- **Data under study**
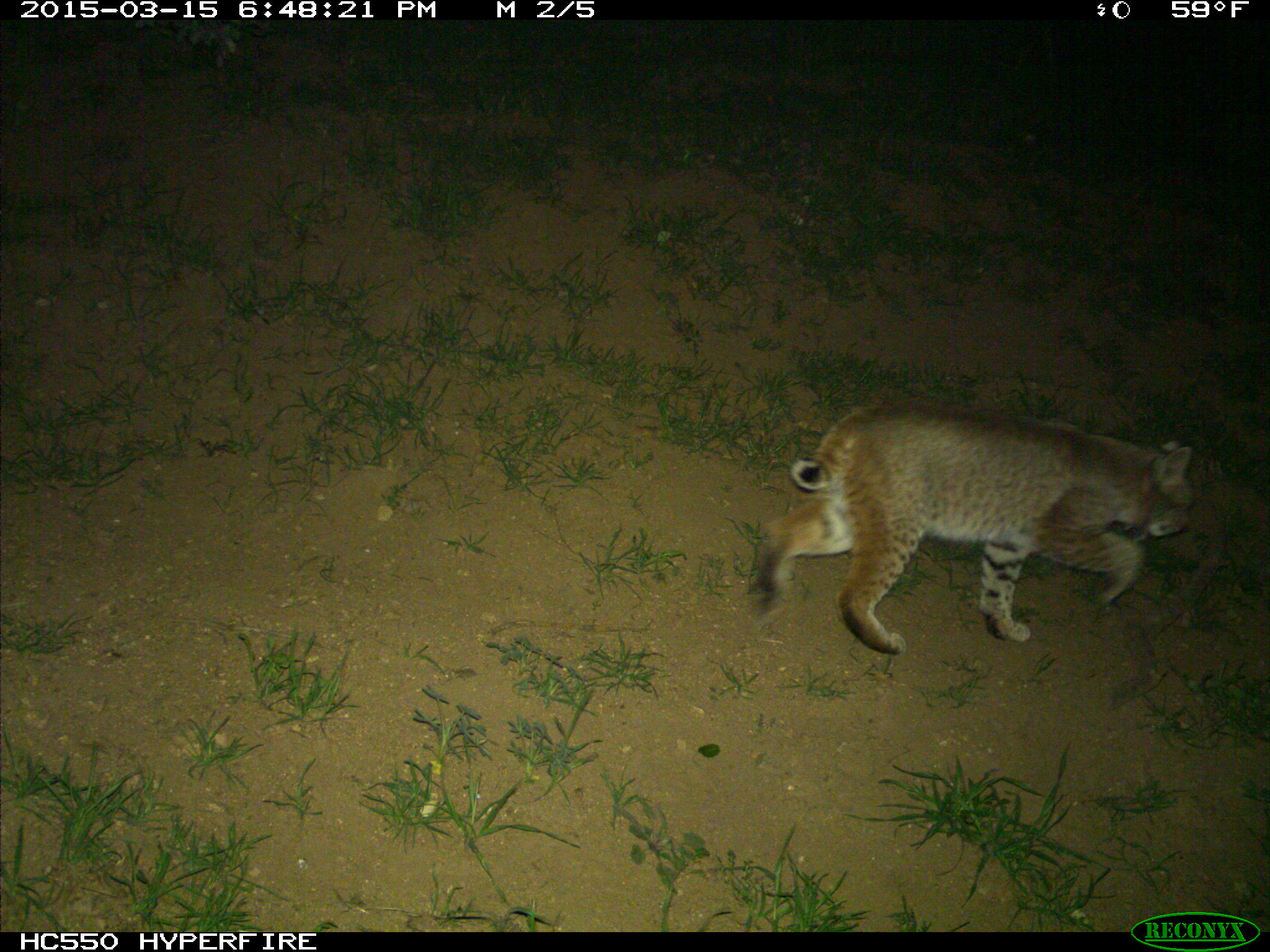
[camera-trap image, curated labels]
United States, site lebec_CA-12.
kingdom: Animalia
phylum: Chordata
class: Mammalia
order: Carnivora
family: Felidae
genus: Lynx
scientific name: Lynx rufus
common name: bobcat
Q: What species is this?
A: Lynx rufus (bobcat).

--

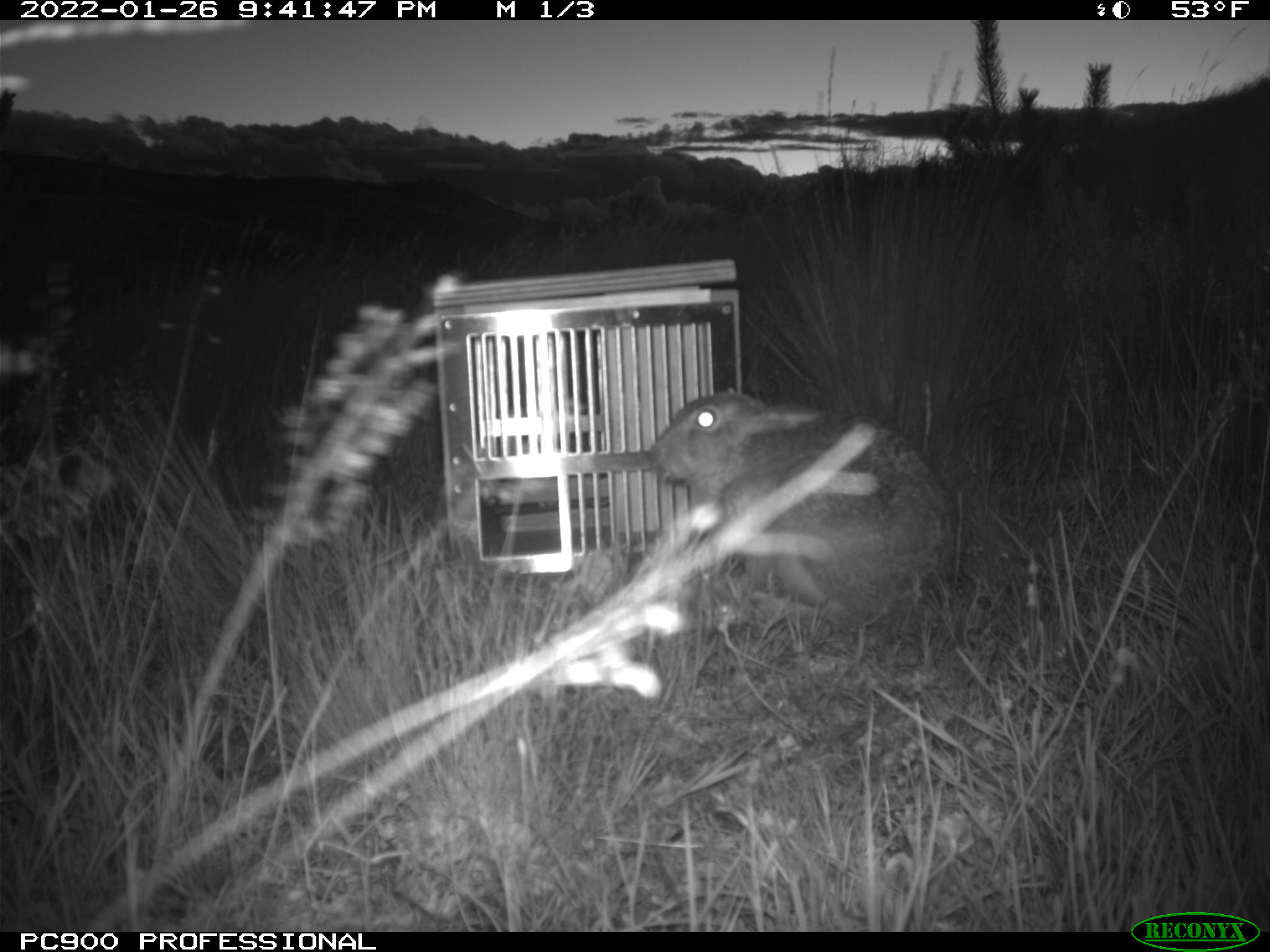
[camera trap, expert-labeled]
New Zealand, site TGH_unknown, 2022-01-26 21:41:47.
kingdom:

- **Task to carry out**
Each line in the data that holds the string "site" should be found and copied.

- **Answer box**
United States, site lebec_CA-12.
New Zealand, site TGH_unknown, 2022-01-26 21:41:47.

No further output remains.